Let me start with the tragedy that is my makeup ability. I wear almost none. I have no talent, no skill, bright colors, even subtle colors look ridiculous on me. Having said that, if I don't have on brown eyeliner, brownish-black mascara and blushing nude lipstick (Clinique), I feel completely exposed. And having said *that* it generally looks like I wear nothing at all. But, that little bit provides an emotional safety net. At the moment I've got no eyeliner left. This is day 3 and I'm grateful it's sunglasses weather so no one can see my non-rimmed eyes. Will I buy more? All I have to do is walk 2 blocks to the drugstore. Or pop in to the one across the street. Chances are, not today.
So, the thought of being seen by millions of people was enough to make me seek out help. A friend of a friend was free, and happened to live in the neighborhood, which was great. When we connected on the phone she told me how important it was to have the right make up for high definition TV, that it was another thing entirely than regular TV makeup.

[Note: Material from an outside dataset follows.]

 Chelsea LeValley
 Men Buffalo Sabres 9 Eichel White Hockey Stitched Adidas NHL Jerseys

All I could think as I hung up was thank god I found this woman. I can't even put on blush (is that what they still call it?), let alone know what I should be doing to have my pores magnified thousands of times.

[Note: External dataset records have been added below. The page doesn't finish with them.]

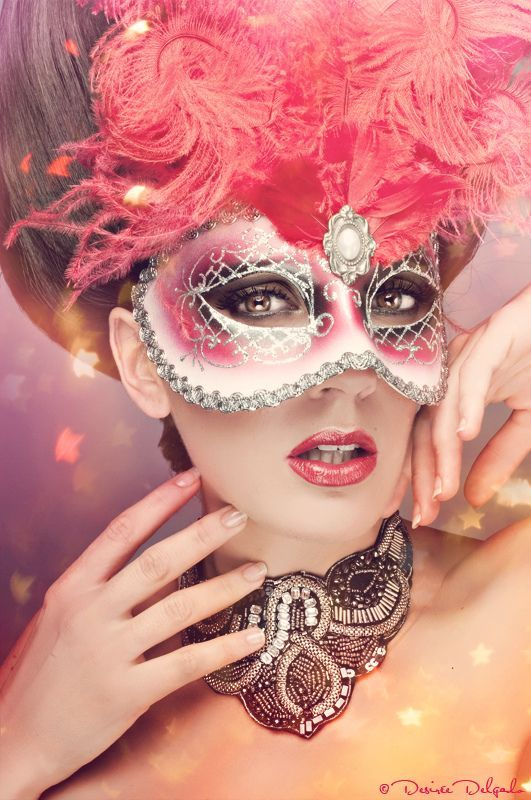 Pink Masquerade Pictures Photos And Images For Facebook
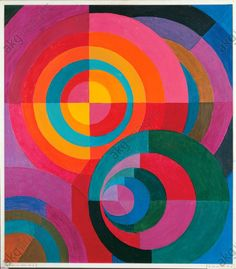 Swiss Johannes Itten was a pivotal member of the Bauhaus. From He associated certain colors with specific emotions. His book The Art of Color was a synopsis of his teachings at the Bauhaus. Johannes Itten, Bauhaus Art, Gallery Of Modern Art, Josef Albers, Guache, Wassily Kandinsky, Art Furniture, Art Plastique, Geometric Art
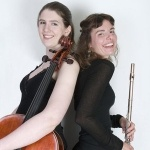 Amaryllis Duo Classical Musician London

It's all about layering. That's what the lovely makeup artist said as she set up shop on my dining room table, unloading sponges and brushes, containers and compacts. She had boxes that opened with countless levels and drawers and hinges. As she patted and dabbed, lightly feathering my chin, my cheeks, my eyes she told me the HD TV is complete and total nightmare to older woman, that it's nothing but a disservice to blow pores, wrinkles, imperfections up so large. With proper makeup (that needs to settle for a couple of hours for it to look its best), one can try to minimize reality, but there's only so much you can do as age makes itself known. We talked about treatments and options. I just almost wrote "solutions" but there are no solutions. That's the trap we get caught in.

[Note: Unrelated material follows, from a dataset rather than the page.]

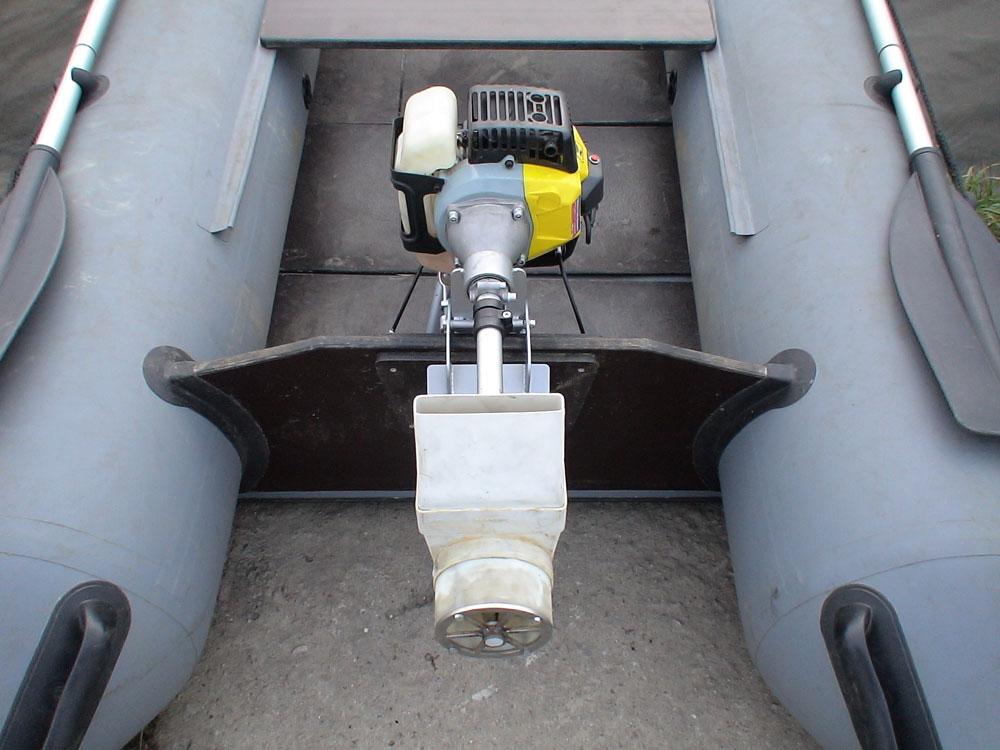 сверхлегкий подвесной водометный лодочный мотор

I'll say it again: THERE ARE NO SOLUTIONS.
There are products that promise results. Eyelash enhancers, wrinkle de-rollers, age spot reducers (actually I don't know if there still are, but I remember that commercial from my childhood). There are cremes and masks. You can have layers of skin burnt off. Doctors who will charge thousands of dollars to pull skin tauter, inject chemicals, suck out fat, slice off saggy skin. More people than I can imagine choose surgery to look younger. Call me crazy but the potential side effects or what can go wrong are too terrifying for me to take a chance.
And know what? I'm ok with where I am.
Talking about it helps.
This is my next conversation. Aging. Feeling ok about where we are and thinking about maybe why we're not.
There's more to the story than whether or skin is dewy fresh or our hair is sprinkled with strands of grey.
I want to hear what you think. Let's figure this one out together.